Адреналин

«Если не раскрылся парашют, у тебя есть целых 20 секунд, чтобы научиться летать».  Юмор парашютистов


    Ранним утром, в начале мая 1981 года, около 8 часов, я обнаружил себя на взлетном поле аэроклуба ДОСААФ, сидя на брезентовом «столе» для укладки парашютов, ожидающим своей очереди на первый в жизни прыжок с парашютом. Через два с половиной месяца мне исполнится 15 лет. Плотно упакованный в парашют Д-1-8, запасной парашют, кирзовые сапоги и парашютный шлем, больше похожий на мотоциклетный, я угрюмо смотрел на стартовую суету. Спортсмены укладывали парашюты для следующего прыжка, сипела рация руководителя полетов, кто-то смеялся, а в моей голове зрел резонный вопрос: «За каким х….. тебе это надо (зачеркнуто), не можете ли молодой человек припомнить причину Вашего появления в данном месте ». Причина того, что в данный момент я испытывал самый сильный страх в своей жизни, была всего одна. У меня не было выбора…
Дело в том, что мать моя, Людмила Ивановна, была мастером спорта СССР по парашютному спорту, участником и призером первенств различного ранга, вызывалась даже в сборную СССР, и только моё появление на свет не позволило превратить спортивную карьеру в очень серьезную. Из участника соревнований она плавно переместилась в судейское кресло и продолжала вращаться в кругу спортсменов-парашютистов, организаторов соревнований и руководителей местного ДОСААФ.  Лет, наверное, с семи, я проводил много времени на этом самом аэродроме, наблюдал за прыжками спортсменов, меня катали на АН-2, крутили на тренажерах, но никакого желания присоединится к ним, я не высказывал (что, безусловно, говорит о том, что в детстве мои умственные способности были гораздо лучше).  Когда, лет в 12-13, я неожиданно оказался ростом около 180 см, знакомые инструкторы и спортсмены, при встрече начинали хлопать по плечу и задавать один и тот же вопрос, в различных интерпретациях:
1. Прыгнуть то зассышь? (При мысли о выполнении первого прыжка с парашютом тебя ждет физиологический конфуз).

========================

Перескажите короче абзац текста о первом прыжке с парашютом, начинающийся словами «Ранним утром, в начале мая 1981 года», сохранив его основные факты.

Данные, извлеченные из коллекции
========================

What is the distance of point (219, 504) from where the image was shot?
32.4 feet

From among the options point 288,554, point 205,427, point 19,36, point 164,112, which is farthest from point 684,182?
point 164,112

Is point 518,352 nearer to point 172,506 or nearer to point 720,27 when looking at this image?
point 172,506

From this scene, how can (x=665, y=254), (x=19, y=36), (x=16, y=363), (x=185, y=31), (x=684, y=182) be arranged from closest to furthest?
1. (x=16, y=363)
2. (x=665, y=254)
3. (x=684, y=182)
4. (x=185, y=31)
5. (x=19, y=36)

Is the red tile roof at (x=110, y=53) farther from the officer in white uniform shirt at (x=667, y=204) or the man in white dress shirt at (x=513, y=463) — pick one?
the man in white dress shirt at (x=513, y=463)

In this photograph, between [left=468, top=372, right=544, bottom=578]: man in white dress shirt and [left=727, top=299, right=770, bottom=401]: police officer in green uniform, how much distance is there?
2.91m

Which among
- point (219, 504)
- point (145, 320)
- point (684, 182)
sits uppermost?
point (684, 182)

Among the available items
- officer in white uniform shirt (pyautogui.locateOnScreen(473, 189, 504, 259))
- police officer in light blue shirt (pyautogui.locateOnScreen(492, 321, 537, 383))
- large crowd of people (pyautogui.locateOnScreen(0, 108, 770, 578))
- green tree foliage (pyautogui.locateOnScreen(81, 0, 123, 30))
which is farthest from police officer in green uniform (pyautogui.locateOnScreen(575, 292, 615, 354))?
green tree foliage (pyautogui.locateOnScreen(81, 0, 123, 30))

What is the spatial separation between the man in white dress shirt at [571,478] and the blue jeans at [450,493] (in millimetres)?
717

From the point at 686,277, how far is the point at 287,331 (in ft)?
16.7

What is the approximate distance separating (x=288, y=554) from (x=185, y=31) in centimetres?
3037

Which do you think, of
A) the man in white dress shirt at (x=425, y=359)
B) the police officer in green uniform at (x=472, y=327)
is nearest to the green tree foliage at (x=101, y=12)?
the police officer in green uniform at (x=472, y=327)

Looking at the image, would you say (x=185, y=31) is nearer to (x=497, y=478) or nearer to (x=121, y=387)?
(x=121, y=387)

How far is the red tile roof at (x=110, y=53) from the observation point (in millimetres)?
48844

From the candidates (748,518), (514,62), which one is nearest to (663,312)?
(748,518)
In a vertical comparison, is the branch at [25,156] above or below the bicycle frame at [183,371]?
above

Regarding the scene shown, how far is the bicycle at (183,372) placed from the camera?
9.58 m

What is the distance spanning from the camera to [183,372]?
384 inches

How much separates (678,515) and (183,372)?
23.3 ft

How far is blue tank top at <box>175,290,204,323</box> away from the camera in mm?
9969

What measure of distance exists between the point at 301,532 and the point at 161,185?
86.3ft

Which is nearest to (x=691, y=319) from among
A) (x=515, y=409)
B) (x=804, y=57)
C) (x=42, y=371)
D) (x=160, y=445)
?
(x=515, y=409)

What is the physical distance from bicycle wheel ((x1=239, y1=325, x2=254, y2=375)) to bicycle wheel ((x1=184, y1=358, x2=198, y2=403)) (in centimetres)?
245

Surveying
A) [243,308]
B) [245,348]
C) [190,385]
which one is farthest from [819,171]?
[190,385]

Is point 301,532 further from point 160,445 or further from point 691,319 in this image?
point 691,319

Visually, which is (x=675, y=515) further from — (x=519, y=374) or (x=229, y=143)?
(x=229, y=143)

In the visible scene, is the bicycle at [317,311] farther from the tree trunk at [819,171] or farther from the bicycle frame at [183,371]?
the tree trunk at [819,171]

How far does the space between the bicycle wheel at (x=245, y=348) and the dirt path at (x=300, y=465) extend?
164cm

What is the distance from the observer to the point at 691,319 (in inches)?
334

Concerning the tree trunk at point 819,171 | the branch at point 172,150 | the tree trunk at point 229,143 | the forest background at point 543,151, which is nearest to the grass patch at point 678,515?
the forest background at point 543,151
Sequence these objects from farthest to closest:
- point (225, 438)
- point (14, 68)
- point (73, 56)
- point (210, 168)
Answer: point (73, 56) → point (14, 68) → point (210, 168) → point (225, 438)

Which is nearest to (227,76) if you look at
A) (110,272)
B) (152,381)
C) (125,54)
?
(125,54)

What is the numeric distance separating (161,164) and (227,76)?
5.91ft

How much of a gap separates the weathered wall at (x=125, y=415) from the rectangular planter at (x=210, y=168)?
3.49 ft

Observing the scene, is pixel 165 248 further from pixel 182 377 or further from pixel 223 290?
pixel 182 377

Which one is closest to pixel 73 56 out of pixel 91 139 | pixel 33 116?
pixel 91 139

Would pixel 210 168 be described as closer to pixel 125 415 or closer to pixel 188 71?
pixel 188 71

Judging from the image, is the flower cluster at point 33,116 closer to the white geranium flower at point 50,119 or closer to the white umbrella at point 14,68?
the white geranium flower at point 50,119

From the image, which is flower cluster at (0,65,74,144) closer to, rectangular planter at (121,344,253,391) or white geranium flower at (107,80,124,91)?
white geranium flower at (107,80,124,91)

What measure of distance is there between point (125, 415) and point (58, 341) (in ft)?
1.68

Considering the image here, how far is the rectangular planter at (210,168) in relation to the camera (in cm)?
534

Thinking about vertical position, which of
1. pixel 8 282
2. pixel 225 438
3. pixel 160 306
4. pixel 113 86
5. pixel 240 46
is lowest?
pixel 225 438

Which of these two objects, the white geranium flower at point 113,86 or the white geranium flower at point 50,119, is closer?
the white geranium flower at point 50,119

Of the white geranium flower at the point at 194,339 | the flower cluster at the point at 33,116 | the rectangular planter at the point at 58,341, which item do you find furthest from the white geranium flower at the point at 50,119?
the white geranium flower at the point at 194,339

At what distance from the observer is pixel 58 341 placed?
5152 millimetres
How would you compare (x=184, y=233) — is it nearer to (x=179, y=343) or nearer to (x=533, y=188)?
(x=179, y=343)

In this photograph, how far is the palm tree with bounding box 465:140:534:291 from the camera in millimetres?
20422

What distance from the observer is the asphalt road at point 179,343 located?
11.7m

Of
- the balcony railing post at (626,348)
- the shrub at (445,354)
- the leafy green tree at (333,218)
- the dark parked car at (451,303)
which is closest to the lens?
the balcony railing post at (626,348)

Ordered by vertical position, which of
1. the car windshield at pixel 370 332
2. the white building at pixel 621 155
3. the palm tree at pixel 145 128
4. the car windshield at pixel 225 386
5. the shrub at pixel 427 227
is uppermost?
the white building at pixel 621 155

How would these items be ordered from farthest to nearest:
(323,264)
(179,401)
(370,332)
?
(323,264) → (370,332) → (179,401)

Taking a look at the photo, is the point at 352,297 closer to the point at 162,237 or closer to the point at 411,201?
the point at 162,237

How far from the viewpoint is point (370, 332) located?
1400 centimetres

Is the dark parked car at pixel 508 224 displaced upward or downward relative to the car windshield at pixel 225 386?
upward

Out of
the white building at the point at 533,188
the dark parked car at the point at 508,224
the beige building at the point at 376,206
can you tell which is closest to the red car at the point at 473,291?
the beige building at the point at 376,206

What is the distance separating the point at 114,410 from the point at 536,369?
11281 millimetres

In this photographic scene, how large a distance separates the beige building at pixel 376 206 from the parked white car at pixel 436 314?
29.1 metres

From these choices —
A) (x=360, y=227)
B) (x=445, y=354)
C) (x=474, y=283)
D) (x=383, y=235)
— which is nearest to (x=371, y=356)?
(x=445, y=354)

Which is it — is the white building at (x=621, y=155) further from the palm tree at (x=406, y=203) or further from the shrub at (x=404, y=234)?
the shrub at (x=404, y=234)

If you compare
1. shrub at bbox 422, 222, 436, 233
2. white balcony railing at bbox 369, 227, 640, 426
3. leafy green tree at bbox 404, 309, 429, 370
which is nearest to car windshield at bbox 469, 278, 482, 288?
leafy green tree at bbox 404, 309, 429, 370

========================

• _Результат_
В начале мая 1981 года, около 8 утра, рассказчик сидел на брезентовом «столе» для укладки парашютов на взлетном поле аэроклуба ДОСААФ и ждал своего первого прыжка. Через два с половиной месяца ему должно было исполниться 15 лет. На нем были парашют Д-1-8, запасной парашют, кирзовые сапоги и шлем, похожий на мотоциклетный. Вокруг шла стартовая суета: спортсмены укладывали парашюты, сипела рация руководителя полетов. Он спрашивал себя, зачем он здесь. Он испытывал самый сильный страх в жизни, и причина была одна: у него не было выбора.